Jerry De Groot also comes to Western Christian from a college setting, but although he’s 65 and could be thinking about retirement, he has no plans to leave the classroom.
After 18 years of teaching math at Purdue University in Indiana, De Groot is returning his background in Christian education as the upper-level math teacher at Western Christian.
“I’m just having way too much fun working with these high school students,” he said. “They bring so much energy that it gives me a little boost. I want to keep doing this for a while yet because I’m having so much fun doing it.”
Although he made the move to get closer to family, the return to high school is a change of pace De Groot enjoys.
“I really enjoy the enthusiasm high school students bring to the table,” he said. “I enjoy challenging students and when they bring so much energy to the table it really forces me to stay on my game.”
De Groot teaches pre-calculus, calculus, Algebra 2 and physics. Although he acknowledges some students are not on fire for math, he believes students underestimate how much they can understand and accomplish with a little effort.
“Students can push to accomplish a lot,” he said. “The math at the higher level is not for everyone but for the ones who understand it, it can really open your eyes to some incredible stuff out there.”
De Groot used to teach at Christian high schools, including a few years at Sheldon Christian School in the 1970s. He comes from a family of Christian educators and said the opportunity to teach with a Christian perspective is part of what brought him to Western Christian.
“God is a really integral part of the things we teach in physics and calculus,” De Groot said. “I want to be able to bring all that out and show how God is working today instead of what he was doing long ago. That to me is a really important part of the picture and is why I wanted to get back into Christian education.”
The final addition to the Western Christian staff is Bobbi Jeltema, who started teaching upper-level Spanish this fall.

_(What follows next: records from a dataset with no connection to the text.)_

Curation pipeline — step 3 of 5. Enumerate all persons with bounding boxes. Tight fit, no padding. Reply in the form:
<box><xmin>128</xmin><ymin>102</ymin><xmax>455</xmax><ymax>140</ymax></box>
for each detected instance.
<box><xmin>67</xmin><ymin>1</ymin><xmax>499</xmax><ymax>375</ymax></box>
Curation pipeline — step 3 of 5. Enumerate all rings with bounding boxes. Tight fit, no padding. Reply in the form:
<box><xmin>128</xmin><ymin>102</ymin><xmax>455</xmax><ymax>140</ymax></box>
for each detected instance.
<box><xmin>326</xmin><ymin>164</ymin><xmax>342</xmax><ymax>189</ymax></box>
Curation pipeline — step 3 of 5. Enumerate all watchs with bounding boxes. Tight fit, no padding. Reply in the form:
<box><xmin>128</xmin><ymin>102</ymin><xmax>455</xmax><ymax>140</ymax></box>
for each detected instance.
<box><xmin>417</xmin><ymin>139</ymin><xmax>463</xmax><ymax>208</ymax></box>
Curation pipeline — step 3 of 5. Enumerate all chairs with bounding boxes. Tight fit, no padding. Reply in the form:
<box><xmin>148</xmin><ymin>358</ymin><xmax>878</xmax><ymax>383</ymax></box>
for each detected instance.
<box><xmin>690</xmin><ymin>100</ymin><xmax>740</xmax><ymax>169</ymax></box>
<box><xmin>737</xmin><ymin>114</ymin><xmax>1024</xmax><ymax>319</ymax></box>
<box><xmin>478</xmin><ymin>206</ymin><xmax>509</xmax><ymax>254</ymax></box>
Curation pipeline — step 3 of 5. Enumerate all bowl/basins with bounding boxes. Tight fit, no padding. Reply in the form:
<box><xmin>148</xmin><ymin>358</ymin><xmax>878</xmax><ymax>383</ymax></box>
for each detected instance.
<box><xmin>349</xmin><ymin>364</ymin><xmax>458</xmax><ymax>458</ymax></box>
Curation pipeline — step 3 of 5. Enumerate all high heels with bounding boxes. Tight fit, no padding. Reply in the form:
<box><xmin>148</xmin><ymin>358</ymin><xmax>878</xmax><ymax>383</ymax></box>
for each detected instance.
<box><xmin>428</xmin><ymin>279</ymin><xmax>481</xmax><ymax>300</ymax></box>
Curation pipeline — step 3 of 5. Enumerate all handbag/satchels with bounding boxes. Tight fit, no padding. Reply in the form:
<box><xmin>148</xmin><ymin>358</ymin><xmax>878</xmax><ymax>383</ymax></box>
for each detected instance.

Jeltema has more than two decades of experience in Spanish education at K-12 schools. She has taught and lived in Florida, Portugal, Michigan, Honduras, California, Virginia and, most recently, Maryland.
“Bobbi definitely speaks into where we’re going with Spanish education at Western Christian with pairing second language teaching with cultural awareness and responsiveness,” said Brian Verwolf, head administrator at Western Christian. “We’re very excited to have someone of her experience on our team.”